Collins, John J. and Craig A. Evans (eds). Christian Beginnings and the Dead Sea Scrolls. Grand Rapids: Baker Academic, 2006. (Amazon.com)
This little book provides a big introduction to subjects related to the Dead Sea Scrolls and Christian Origins. It includes contributions from Martin G. Abegg Jr., Barry D. Smith, R. Gleen Wooden, Jonathan R. Wilson, and of course, John J. Collins and Craig A. Evans who edited the volume. It is part of the Acadia Studies in Bible and Theology which has produced individual volumes from the like of I. Howard Marshall and James D.G. Dunn.
The subjects discussed are from a wide array. Collins examines messianic figures and expectations in the essays “A Messiah before Jesus?” and “An Esssene Messiah? Comments on Israel Knohl, The Messiah before Jesus.” Evan’s contribution compares and contrasts John the Baptist, Jesus, and Qumran in “Jesus, John, and the Dead Sea Scrolls: Assessing Typologies of Restoration.” Martin G. Abegg Jr. addresses “Paul and James on the Law in Light of the Dead Sea Scrolls” which should contribute to an ongoing discussion of the tension between these two authors. Barry D. Smith’s article is “‘Spirit of Holiness’ as Eschatological Principle of Obedience”. R. Glenn Wooden’s is “Guided by God: Divine Aid in Interpretation in the Dead Sea Scrolls and the New Testament”. The volume ends with Jonathan R. Wilson’s “The Dead Sea Scrolls and Christian Theology” and a response from John J. Collins titled “Apocalyptic Theology and the Dead Sea Scrolls: A Response to Jonathan Wilson”.
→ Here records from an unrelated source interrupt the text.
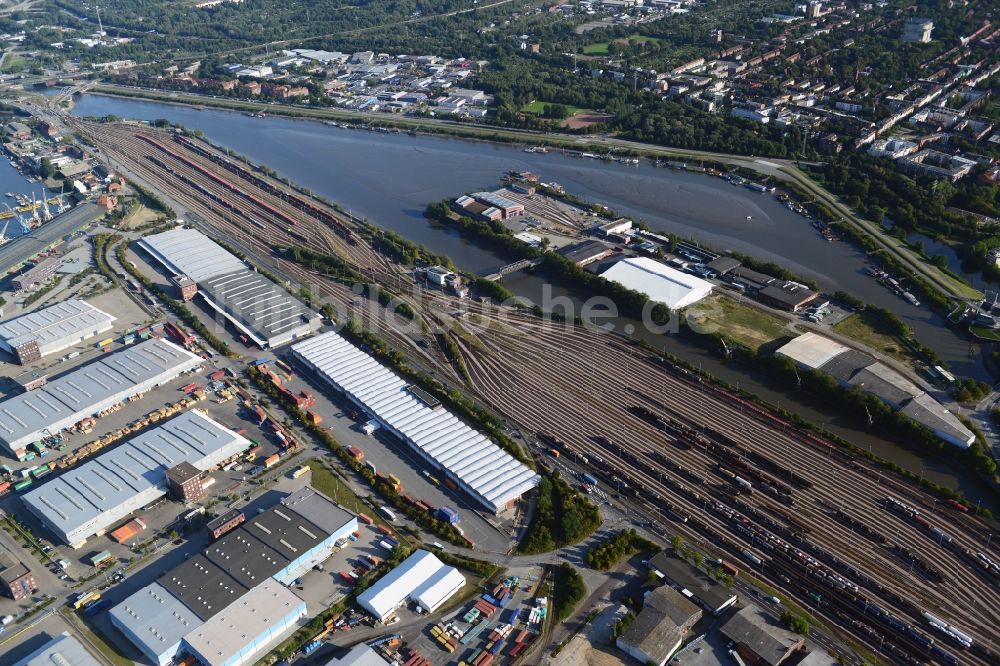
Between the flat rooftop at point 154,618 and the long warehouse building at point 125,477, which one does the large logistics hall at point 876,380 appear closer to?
the long warehouse building at point 125,477

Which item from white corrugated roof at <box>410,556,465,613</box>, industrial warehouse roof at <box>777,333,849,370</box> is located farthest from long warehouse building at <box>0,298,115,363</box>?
industrial warehouse roof at <box>777,333,849,370</box>

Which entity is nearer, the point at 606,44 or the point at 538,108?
the point at 538,108

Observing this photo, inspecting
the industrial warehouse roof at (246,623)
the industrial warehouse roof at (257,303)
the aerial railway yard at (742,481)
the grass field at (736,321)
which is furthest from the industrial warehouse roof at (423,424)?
the grass field at (736,321)

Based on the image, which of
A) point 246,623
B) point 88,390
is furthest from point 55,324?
point 246,623

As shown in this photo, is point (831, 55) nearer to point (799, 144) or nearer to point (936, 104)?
point (936, 104)

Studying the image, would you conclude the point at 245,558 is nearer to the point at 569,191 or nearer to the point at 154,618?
the point at 154,618

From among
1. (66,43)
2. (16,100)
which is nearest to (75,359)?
(16,100)
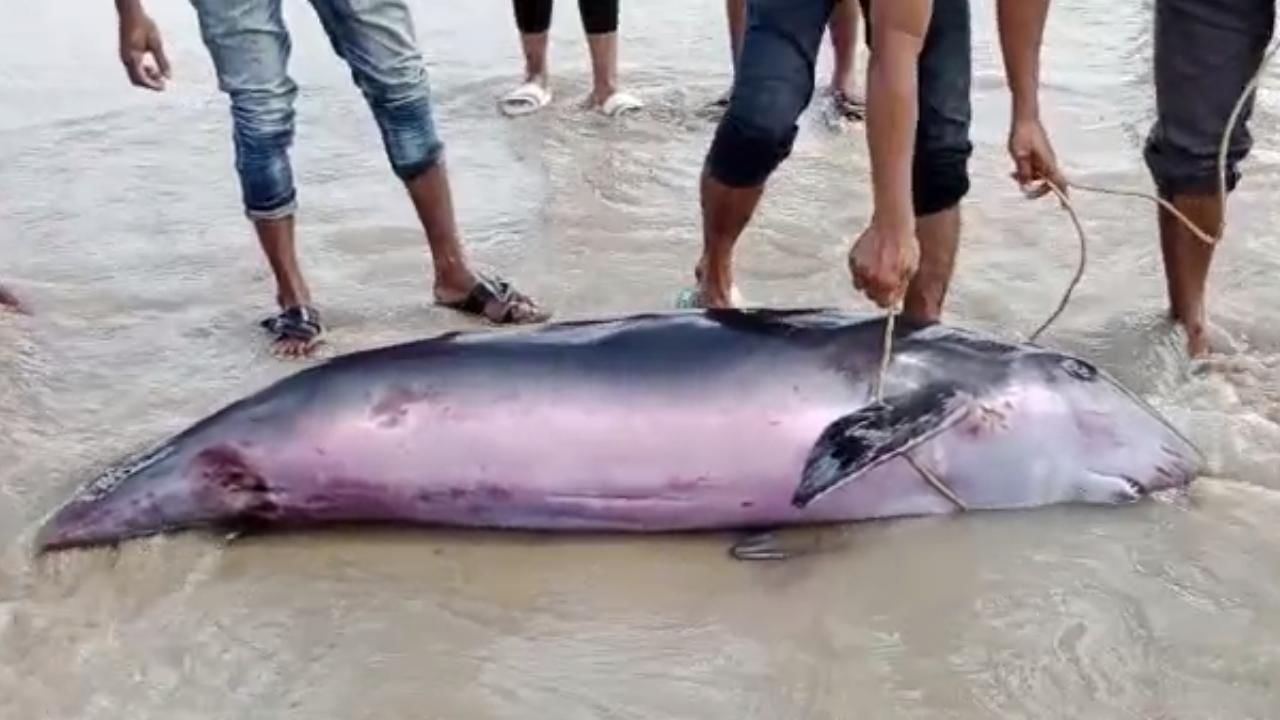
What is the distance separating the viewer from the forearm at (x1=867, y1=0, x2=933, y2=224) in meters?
3.81

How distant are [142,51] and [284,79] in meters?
0.47

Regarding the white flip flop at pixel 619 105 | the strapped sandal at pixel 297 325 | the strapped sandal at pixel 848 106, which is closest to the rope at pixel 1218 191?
the strapped sandal at pixel 297 325

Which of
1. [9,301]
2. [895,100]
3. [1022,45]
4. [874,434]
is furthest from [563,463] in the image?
[9,301]

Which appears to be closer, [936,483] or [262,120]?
[936,483]

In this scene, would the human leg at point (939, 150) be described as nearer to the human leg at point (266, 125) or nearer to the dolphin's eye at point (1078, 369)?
the dolphin's eye at point (1078, 369)

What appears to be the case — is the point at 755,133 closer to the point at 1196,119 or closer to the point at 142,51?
the point at 1196,119

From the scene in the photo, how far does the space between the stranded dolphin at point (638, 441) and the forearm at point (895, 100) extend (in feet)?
1.12

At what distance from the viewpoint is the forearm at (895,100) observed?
3811 mm

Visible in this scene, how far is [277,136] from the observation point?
4.91 meters

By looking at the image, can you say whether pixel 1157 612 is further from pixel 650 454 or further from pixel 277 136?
pixel 277 136

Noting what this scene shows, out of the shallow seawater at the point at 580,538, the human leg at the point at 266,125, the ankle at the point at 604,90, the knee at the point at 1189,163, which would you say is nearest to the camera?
the shallow seawater at the point at 580,538

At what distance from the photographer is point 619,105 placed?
706 centimetres

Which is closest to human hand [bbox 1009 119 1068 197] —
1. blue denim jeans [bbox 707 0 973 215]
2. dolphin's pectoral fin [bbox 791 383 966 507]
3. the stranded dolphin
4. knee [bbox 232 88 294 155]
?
blue denim jeans [bbox 707 0 973 215]

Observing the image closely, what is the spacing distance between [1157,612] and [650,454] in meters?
1.05
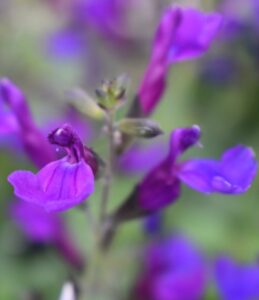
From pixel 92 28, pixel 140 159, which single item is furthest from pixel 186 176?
pixel 92 28

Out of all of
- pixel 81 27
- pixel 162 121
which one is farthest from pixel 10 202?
pixel 81 27

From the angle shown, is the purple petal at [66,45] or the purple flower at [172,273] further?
the purple petal at [66,45]

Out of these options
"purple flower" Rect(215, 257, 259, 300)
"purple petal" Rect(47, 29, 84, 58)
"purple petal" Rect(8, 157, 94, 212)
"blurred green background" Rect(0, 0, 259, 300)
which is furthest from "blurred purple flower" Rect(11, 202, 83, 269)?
"purple petal" Rect(47, 29, 84, 58)

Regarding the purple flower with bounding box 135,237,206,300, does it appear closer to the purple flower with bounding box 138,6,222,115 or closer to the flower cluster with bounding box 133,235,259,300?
the flower cluster with bounding box 133,235,259,300

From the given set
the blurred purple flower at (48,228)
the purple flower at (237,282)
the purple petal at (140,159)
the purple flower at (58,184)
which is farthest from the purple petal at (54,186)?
the purple petal at (140,159)

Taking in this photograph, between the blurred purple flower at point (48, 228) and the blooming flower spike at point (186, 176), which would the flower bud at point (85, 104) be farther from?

Overall we see essays that will provide the reader with a better understanding of messianic expectations, the role of the Law and Scripture, Pneumatology, eschatology, and how this all relates to Christian theology. It is a fine book with quality essay, yet it remains small and simple enough to function as a great “toe in the water” introduction to this every growing area of study.